To Jacques Leveux5
Copy: Library of Congress
Passy March 1 1779.
I have been uneasy that your Acct. of Disbursements for the Prisoners has been so long unpaid. As the whole Business here is now devolv’d on one Person, our Correspondence for the future may be more prompt & regular; and I should be glad to clear the past transactions immediately by paying off your Debt.6 Be pleas’d therefore to draw on me for the Amount, & your Bill shall be duely honor’d. We have no Money in London; if in drawing on Paris, the Exchange is to your Disadvantage, charge me in your Acct. with the Difference.
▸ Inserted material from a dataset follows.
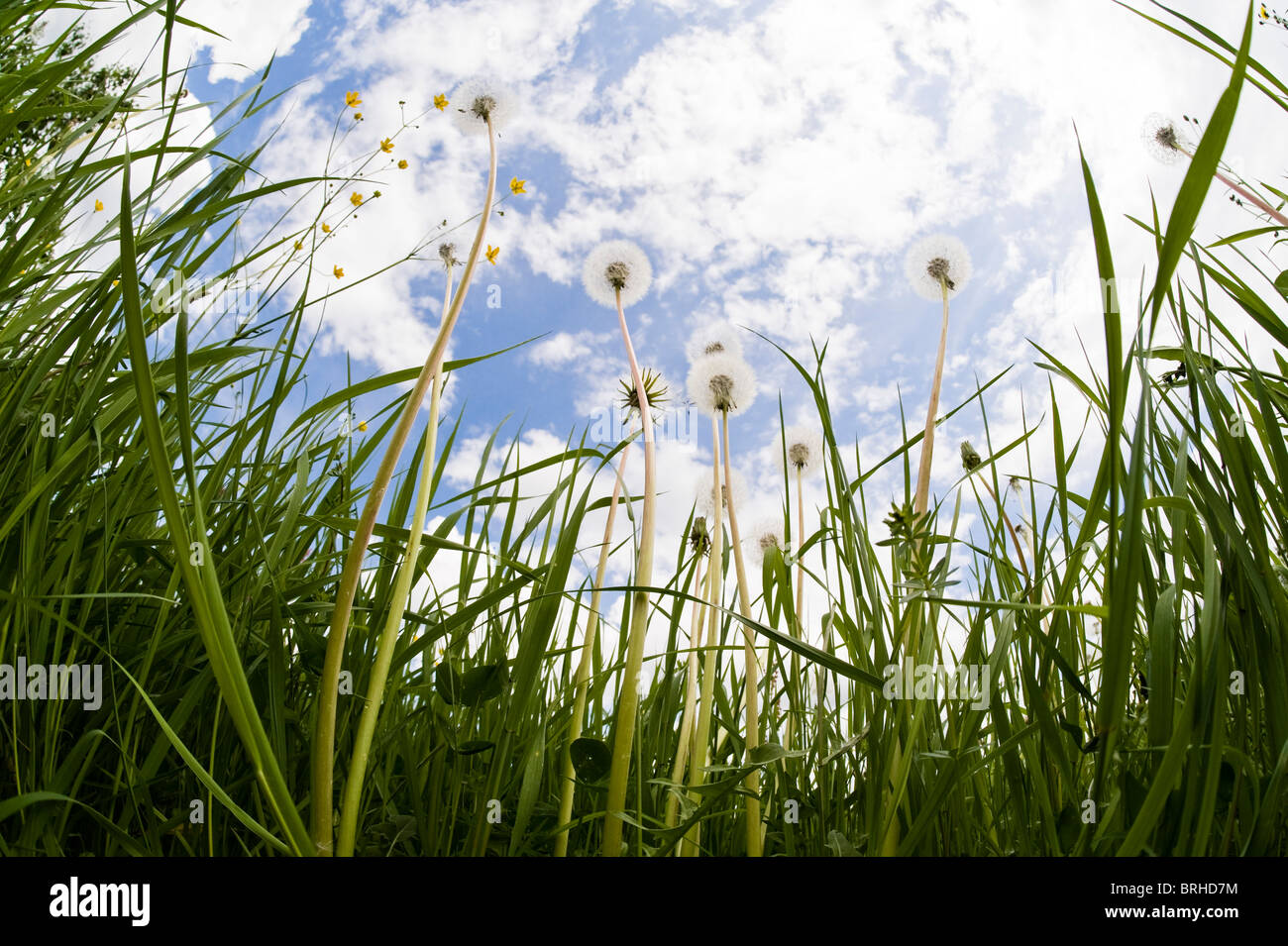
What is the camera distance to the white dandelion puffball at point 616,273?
1514 mm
There is a M. Rousseaux who has written to me from Calais;7 and some Persons in your Prisons who say they are Americans & wish to return to our Service. I beg you would examine those Prisoners & obtain from them particular Accounts of the Province & Town they were born in, in what ships taken, by whom, where & how long Prisoners & by what means they came to be in the English Service? & of M. Rousseaux, I should be glad for such Particulars as you may have an Opportunity of Learning.
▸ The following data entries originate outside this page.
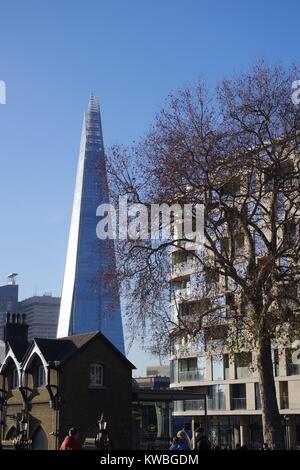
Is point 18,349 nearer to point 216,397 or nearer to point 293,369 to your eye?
point 216,397

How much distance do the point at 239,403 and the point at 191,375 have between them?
7890mm

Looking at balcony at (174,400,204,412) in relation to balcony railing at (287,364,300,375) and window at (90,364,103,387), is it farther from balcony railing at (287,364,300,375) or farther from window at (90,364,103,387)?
window at (90,364,103,387)

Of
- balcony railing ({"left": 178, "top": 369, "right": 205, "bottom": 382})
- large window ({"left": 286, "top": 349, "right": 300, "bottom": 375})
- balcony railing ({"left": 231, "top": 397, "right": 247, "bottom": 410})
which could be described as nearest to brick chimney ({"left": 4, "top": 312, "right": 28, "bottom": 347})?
balcony railing ({"left": 178, "top": 369, "right": 205, "bottom": 382})

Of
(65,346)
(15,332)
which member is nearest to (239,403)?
(65,346)

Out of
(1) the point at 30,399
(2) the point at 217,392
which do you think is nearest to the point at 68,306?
(2) the point at 217,392

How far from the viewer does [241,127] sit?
112 feet

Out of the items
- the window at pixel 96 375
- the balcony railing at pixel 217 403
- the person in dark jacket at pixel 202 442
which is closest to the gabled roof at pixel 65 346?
the window at pixel 96 375

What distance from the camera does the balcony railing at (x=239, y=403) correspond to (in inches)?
2653

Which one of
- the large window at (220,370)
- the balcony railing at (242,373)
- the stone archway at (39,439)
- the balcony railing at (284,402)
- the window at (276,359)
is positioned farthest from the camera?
the large window at (220,370)

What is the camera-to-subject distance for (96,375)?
53906 millimetres

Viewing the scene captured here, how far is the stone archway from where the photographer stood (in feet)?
172

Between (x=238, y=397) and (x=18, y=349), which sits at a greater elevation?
(x=18, y=349)

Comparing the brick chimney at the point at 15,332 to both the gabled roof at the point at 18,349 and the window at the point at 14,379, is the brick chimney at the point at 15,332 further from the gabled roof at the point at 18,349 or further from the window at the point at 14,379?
the window at the point at 14,379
P.S. If any Letter should come to your Hands directed to M. Edward Bancroft, be pleas’d to send it directly to me.8
M. Leveux. Calais.
5. Agent for American affairs in Calais and responsible for former prisoners, he is identified in XXVI, 515n.
6. The commissioners on Nov. 9, 1778, had requested an account of Leveux’s disbursements (XXVIII, 68). BF, who received news of his appointment as sole minister on Feb. 12, expected to handle correspondence more efficiently than the commissioners had done: XXVIII, 522.
7. Jean Rousseaux wrote from there on Feb. 12, and from Dunkirk on Feb. 28 (XXVIII, 514–15, 636–7), demanding prize money for his participation in the cruise of the Lexington.
8. BF was unaware that his friend was a British secret agent as well as a speculator on the London stock market: XXIII, 64n.